Schaeffer is just a bit livid. “There’s a whole Ship of Theseus thing in the comics with Vision and we were like, ‘Well, that would have been a lot easier if we just knew that from the top!’”

“I require a Marvel Unlimited login.”

Marvel Studios

The Inverse Analysis — In fairness, there are so many Marvel stories to glean from, and WandaVision has visibly demonstrated its comic book inspirations elsewhere. It’s actually fine the writers happened to not read a semi-recent Avengers comic that just-so-happened to have two Visions debate the logistics of their synthetic nature. (Still, it is funny Marvel apparently doesn’t give its writers a Marvel Unlimited subscription.)

But just because the WandaVision writers didn’t reference the comics at the time doesn’t mean Marvel can’t in the future. Avengers #6 was the conclusion to a multi-part saga, “Kang War,” where Kang the Conqueror scatters the Avengers throughout time and space. At the end of “Kang War,” Future Vision offers to wipe the memory of his meeting with present Vision, but Vision declines and chooses to keep the memory.

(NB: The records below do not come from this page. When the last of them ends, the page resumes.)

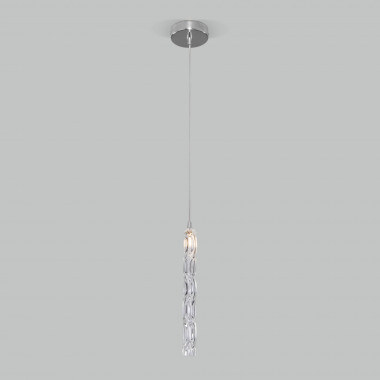 Подвесной светильник со стеклянным плафоном 50381/1 хром — Multielectrika
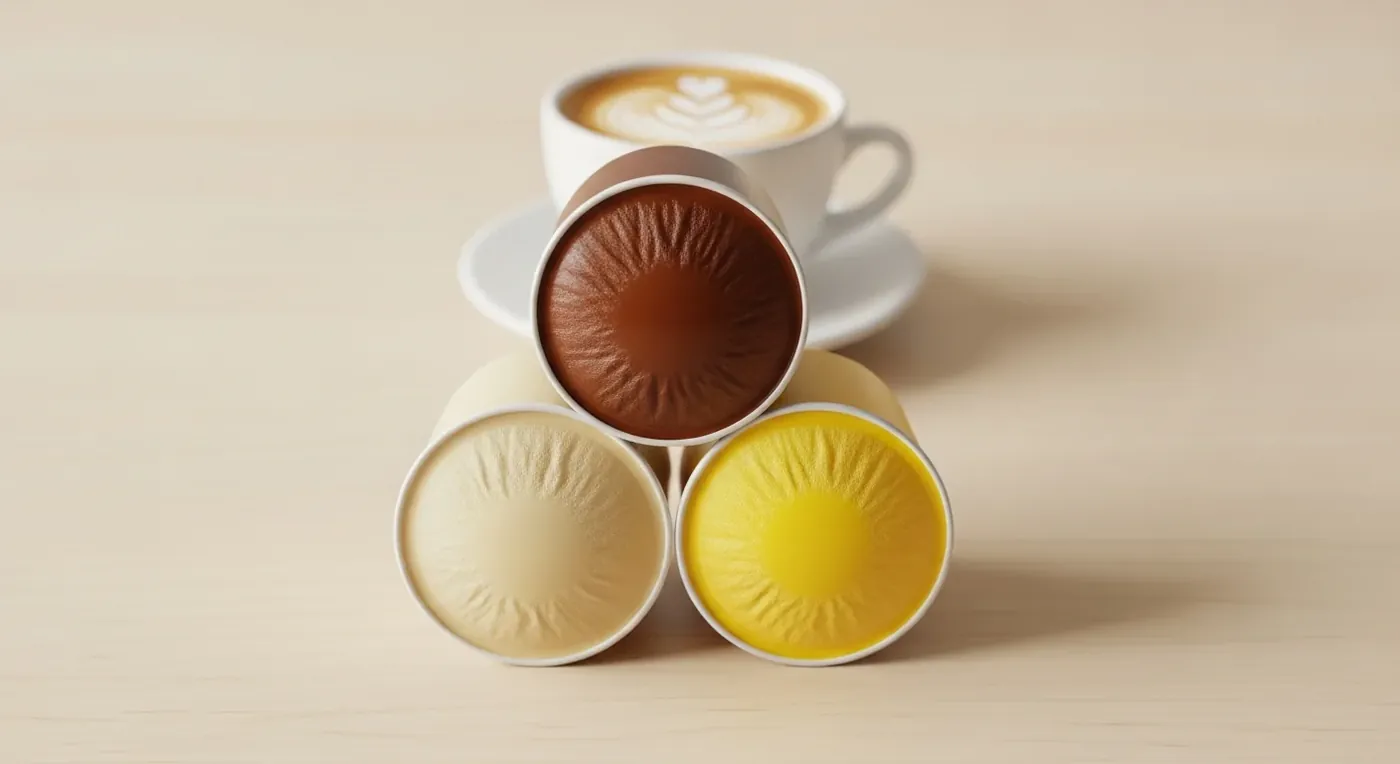Капсулы Dolce Gusto — большие цветные капсулы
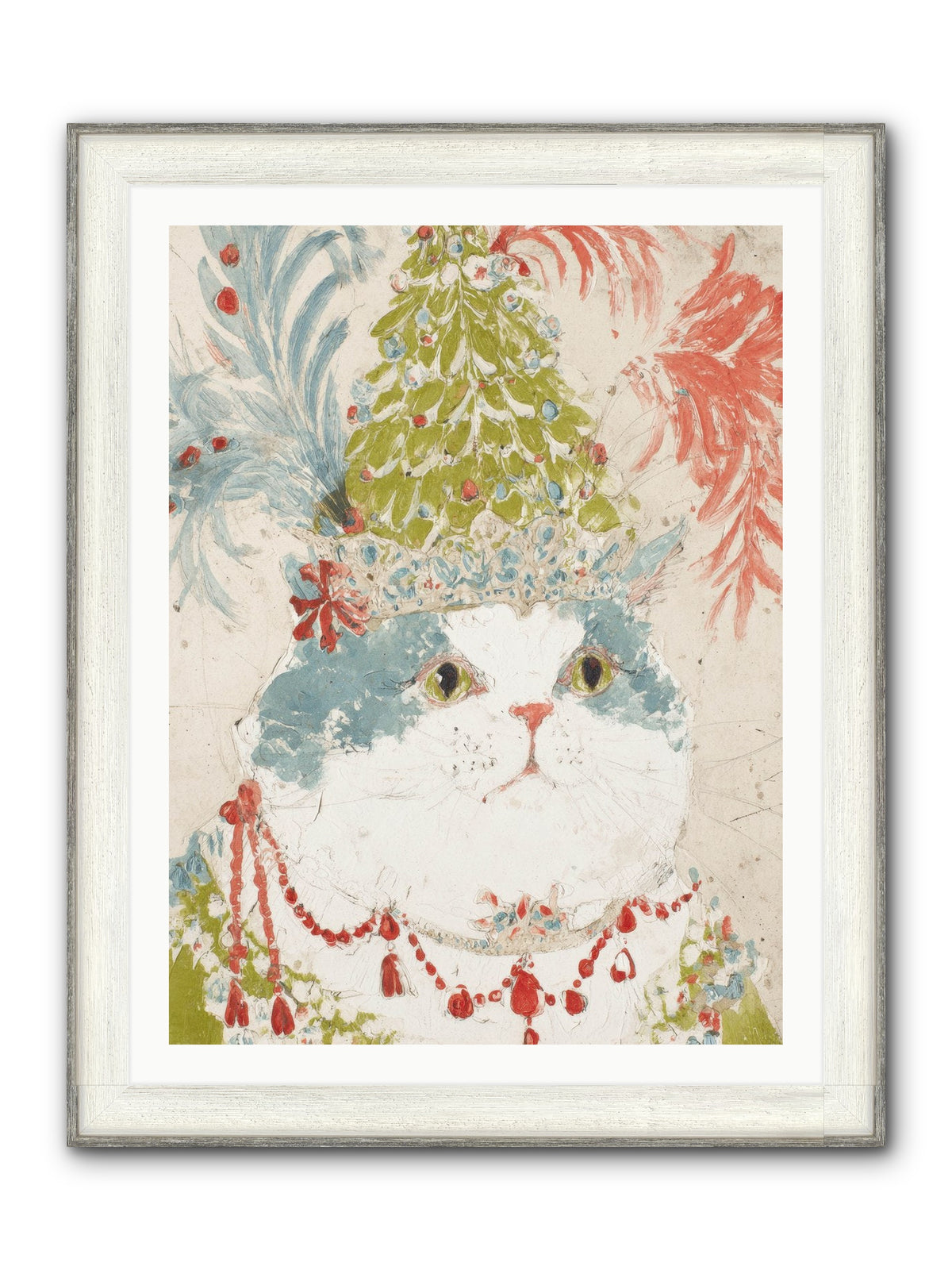 Among The Merriment Framed Print - Driftwood White 30x40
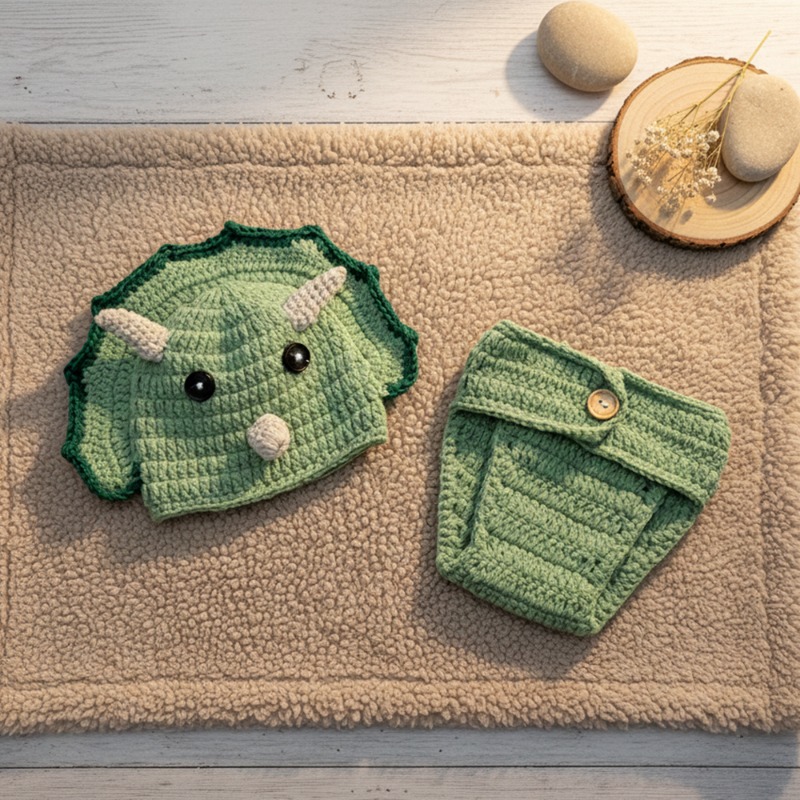 2 pièces Crochet dinosaure nou - Photography Outfit avis et prix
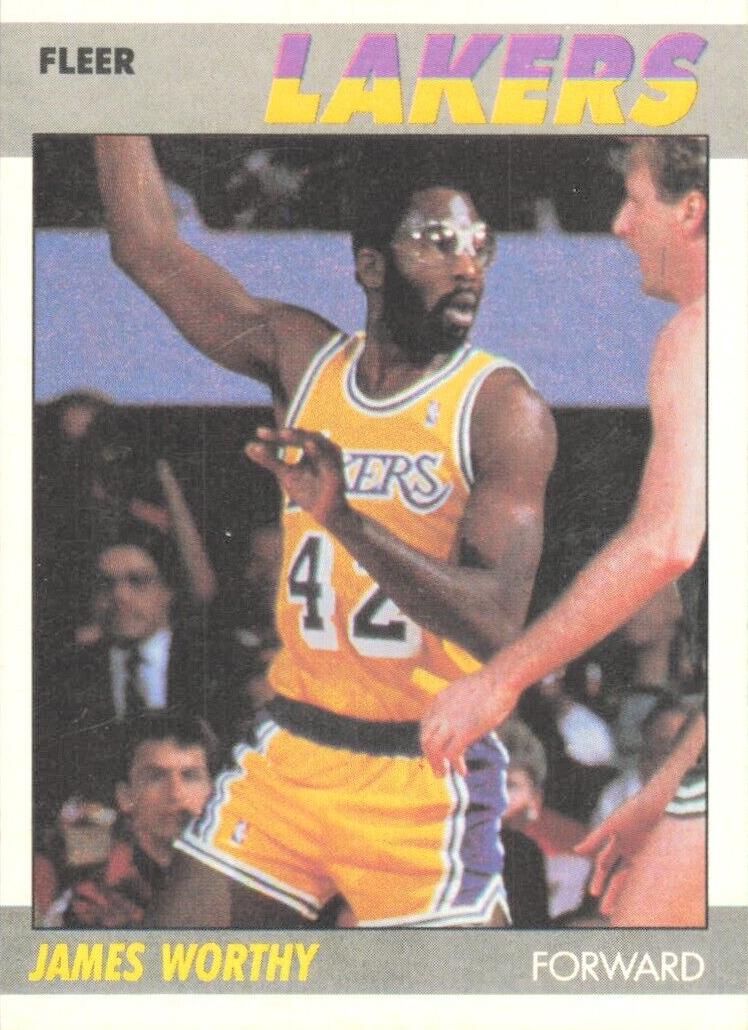 1987 Fleer Basketball James Worthy #130 PSA 10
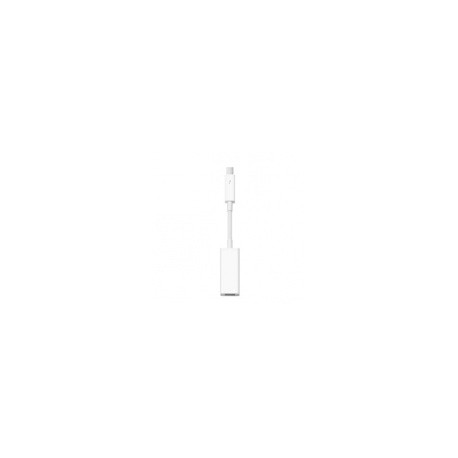 Apple Adaptador Thunderbolt Macho - FireWire Hembra, Blanco, para MacBook Air/Pro
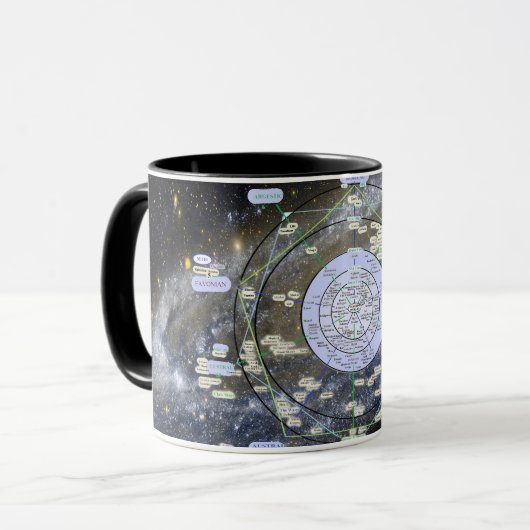 Andromeda Map mug マグカップ (正面左)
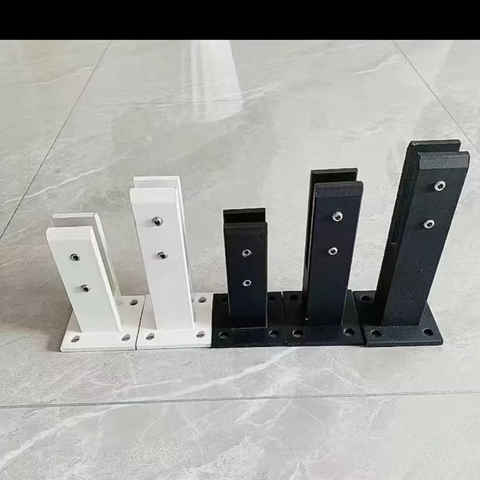 Factory Hot Selling 304 Stainless Steel Matte Black Swimming Pool Fence Railing Angle Glass Spigots - ID 1601840586193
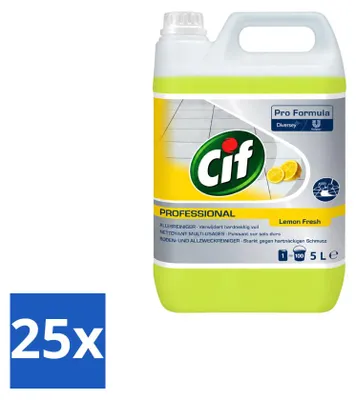 Produktbild von 25 x Cif Allesreiniger Zitrone 5 l - Vorteilspackung - 25 Stücke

As we saw at the end of WandaVision, the White Vision regained access to his blocked memories, effectively allowing White Vision to slowly become the “real” Vision after some more offscreen soul searching. With Kang on his way to the MCU played by Jonathan Majors, “Kang War,” a mostly-forgotten Avengers storyline, could actually be one of the most influential stories for Vision’s future, and the MCU at large.